まず世の中で生きていくための知識を教われないということです。人から教わるんじゃなくてそういうのは自分で習得していくものだよと、教わらないのが当然だというような、いかにも簡単に自分だけの力で習得できたと勘違いしている人もいますが、多くの人は言語的にも非言語的にも、意識的にも無意識的にも教わっているものです。教われなかった人は仕方なく果てしないハンデの元に学んでいくしかありません。

例えば身だしなみの整え方(TPOにあった服や、清潔感のある髪の毛)。何か自分が浮いている、ということから何が違うのかを考えて、どうやったらそれが実現できるのかを考えて、といったプロセスが必要です。人とのコミュニケーションの取り方。とんちんかんな返答や、意図的にではないにしても人を傷つけたり思いつけないほど否定的な悲観的な返答ばかりを見ていると、そのようなコミュニケーションが染みついてしまいます。それ以外のコミュニケーションの方法はどんなものがあるのかすら分かりません。やはりこちらも周りの人を見てどのような返答をすればいいのか、を学んでいくことになりますが、外国語を大きくなってから習得するのと同じように、コミュニケーションをする時に普通の人以上に常に頭を回転させなければいけなくなります。母国語のように無意識に自然にリラックスして話せるという感じとは違うのです。コミュニケーションの方法を習得できる間に苦しみがありすぎて、人と話すことが怖くなったり、何を言えばいいのか頭が真っ白になったり、人と関わる機会が失われてしまったりします。誰でもコミュニケーションをうまくいかないことあるよ、失敗してうまくなるんだよ、という言葉もありますがある程度の土台があって失敗して学ぶのと、何も土台がないままもしくは負の土台しかないままいきなり学校社会などに放り出されて失敗していくのではわけが違います。

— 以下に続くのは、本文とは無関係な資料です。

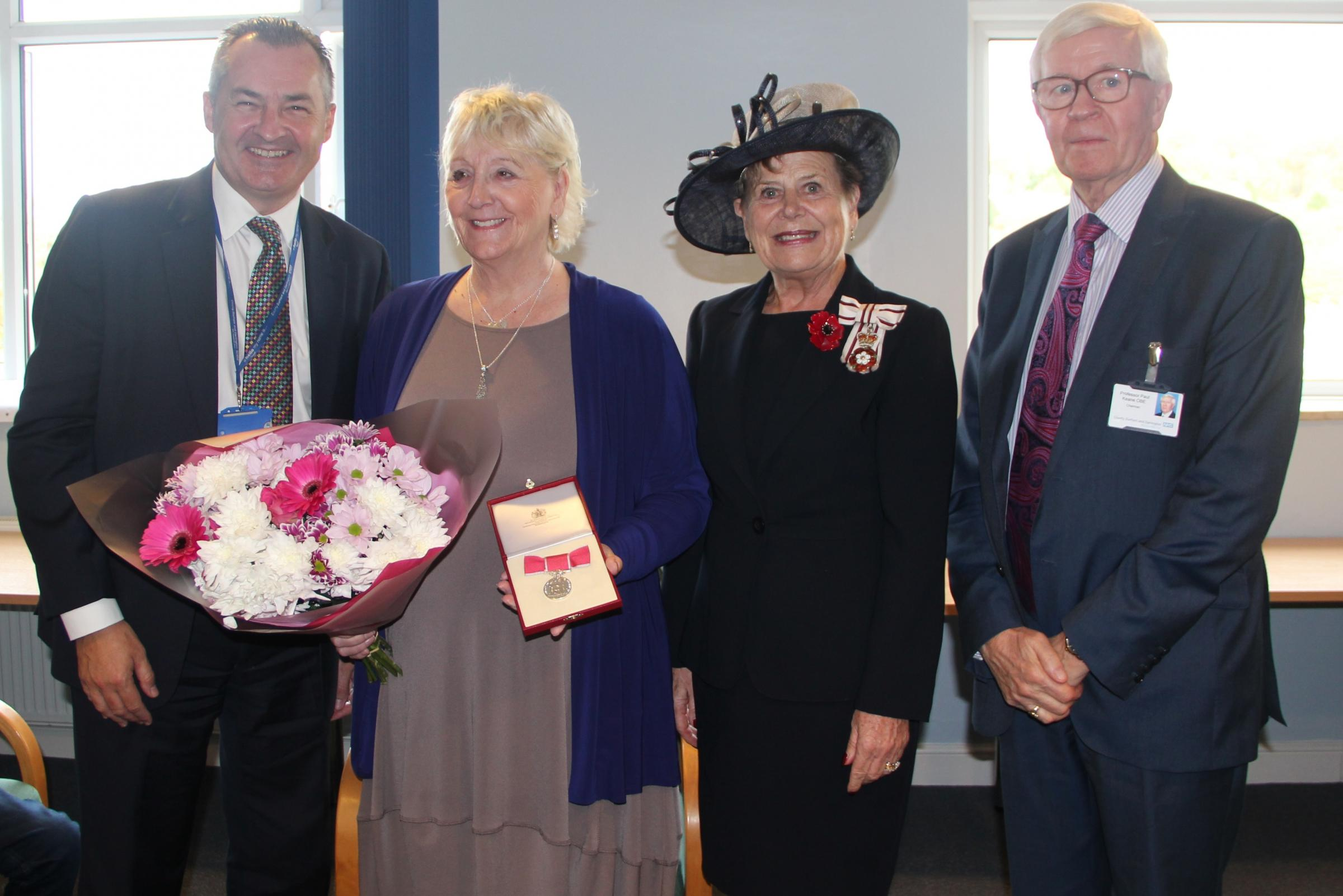 MEDICAL HERO: Mary Richardson, pictured with Mrs Sue Snowdon, Her Majesty's Lord-Lieutenant of County Durham, Noel Scanlon, director of nursing & Professor Paul Keane OBE, Chairman, County Durham & Darlington NHS Foundation Trust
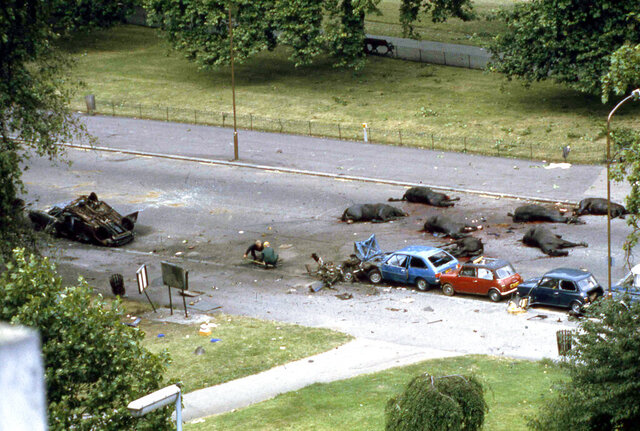 "FILE - In this July 20, 1982 file photo, horses from a detachment of the Queen's Household Cavalry and two soldiers became victims of a nail bomb in Hyde Park, London. A British judge on Wednesday Dec. 18, 2019, found that a 67-year-old Irishman was an ""active participant"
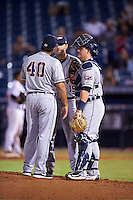 Lakeland Flying Tigers pitching coach Jorge Cordova (40) talks with pitcher Gage Smith (19) and catcher Kade Scivicque (28) during a game against the Tampa Yankees on April 8, 2016 at George M. Steinbrenner Field in Tampa, Florida.  Tampa defeated Lakeland 7-1.  (Mike Janes/Four Seam Images)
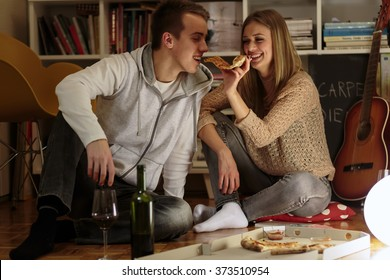 Happy couple eating pizza at home , in evening hours.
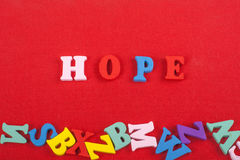 HOPE word on red background composed from colorful abc alphabet block wooden letters, copy space for ad text. Learning. English concept stock images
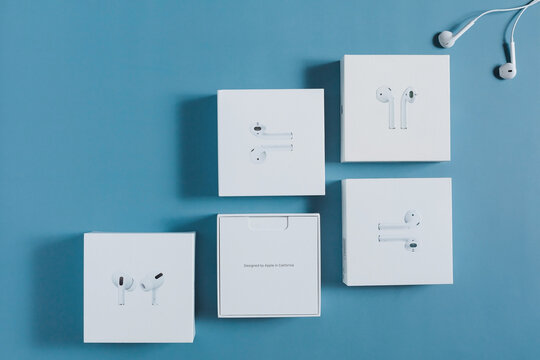 Surgut / Russia - October 29, 2020 : Flat lay of different generation of iPhone headphones (airpods and pro) boxes are on a blue background. The concept of the packaging of apple products.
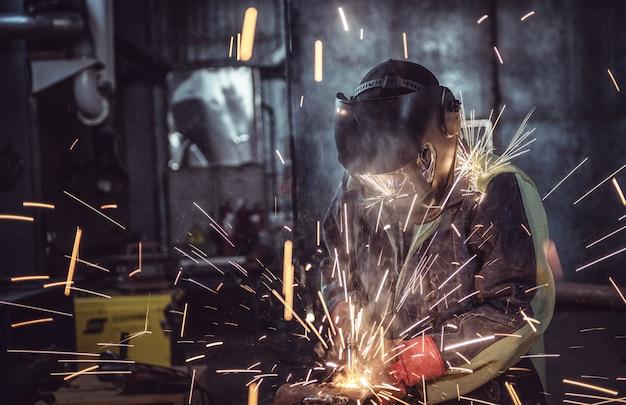 Industriearbeiterarbeiter an der fabrik, die stahlkonstruktion schweißt Premium Fotos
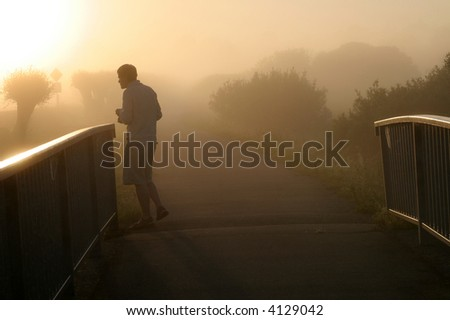 man walking on bridge in misty countryside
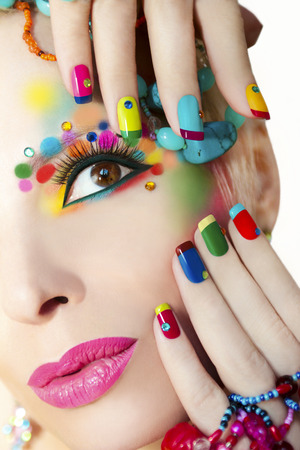 Photo pour Colorful French manicure and makeup on the girl with rhinestones. - image libre de droit
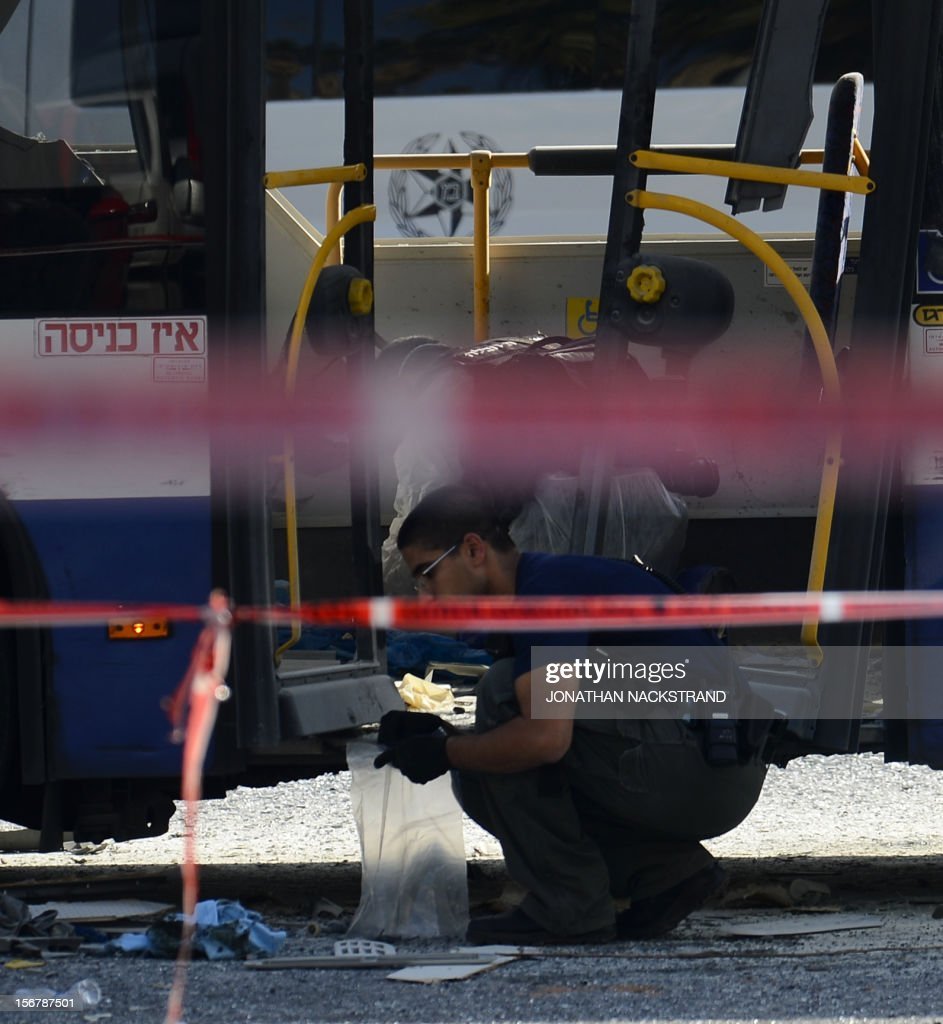 Israeli forensic experts inspect a bus which was hit by a bomb near the defence ministry in Tel Aviv on November 21, 2012. At least 10 people were injured in an explosion on a bus, Israel's emergency services said, in what an official said was 'a terrorist attack.'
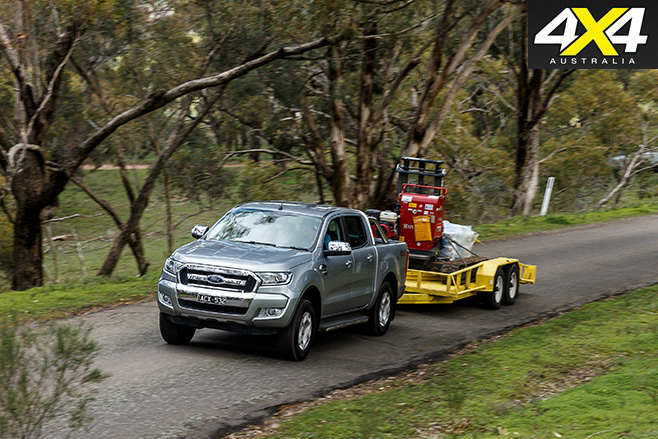 Ford Ranger driving with trailer on road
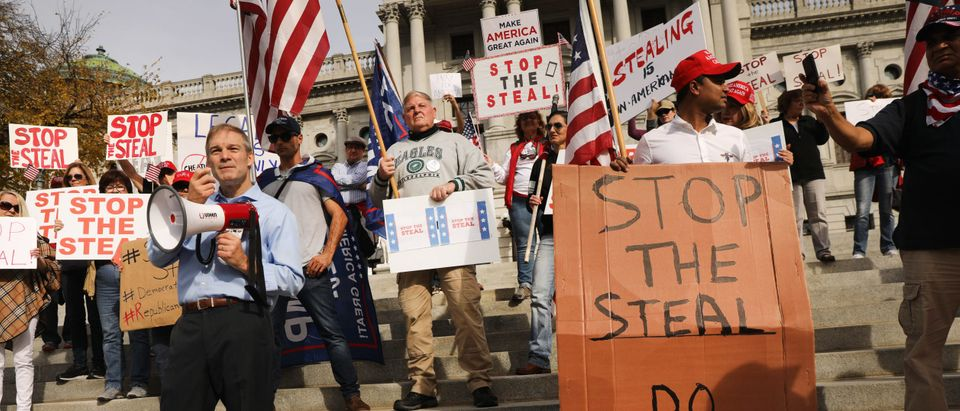 Representative Jim Jordan stands with dozens of people calling for stopping the vote count in Pennsylvania due to alleged fraud against President Donald Trump gather on the steps of the State Capital on November 05, 2020 in Harrisburg, Pennsylvania. (Spencer Platt/Getty Images)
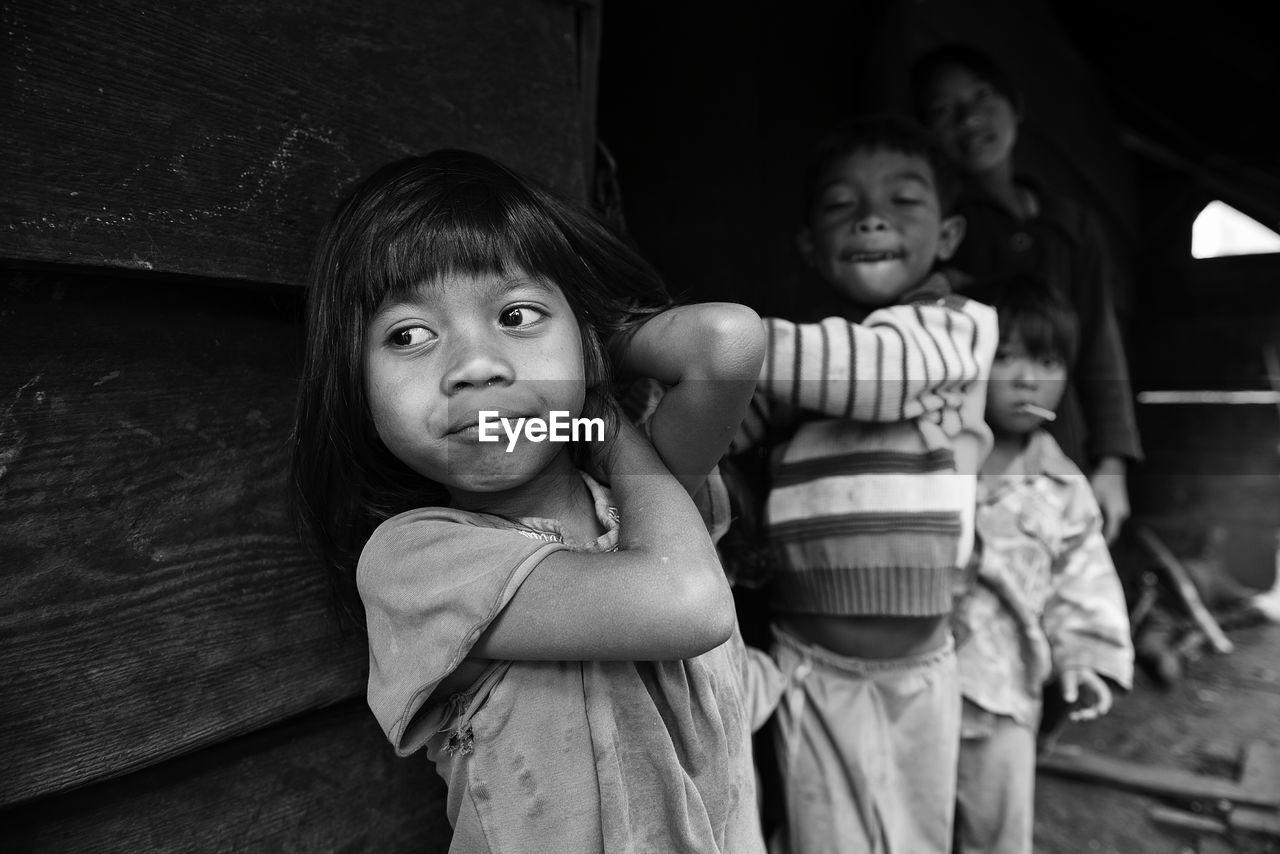 Poor children standing on street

これらのことは正解があるわけではないですし、好みやスタイルはそれぞれなので他人に合わせる必要もないとは思いますが、あまりにも一般からかけ離れすぎてしまうとやはり社会の中で生きていくにはかなり苦労が伴います。

また近年カサンドラ症候群という、夫婦の一方がアスペルガー症候群で、もう一方が健常者の場合に、情緒的な交流が取れないことや、はためには問題が分かりづらく周囲からその苦しみが理解されないことで、健常者側がうつ病などになってしまうというものがあります。夫婦間と書かれているものが多いですが、親子間でも、無関心や共感ができないことによってカサンドラ症候群が生じるのではと思っています。無関心や共感ができないことによる弊害については別の機会に述べます。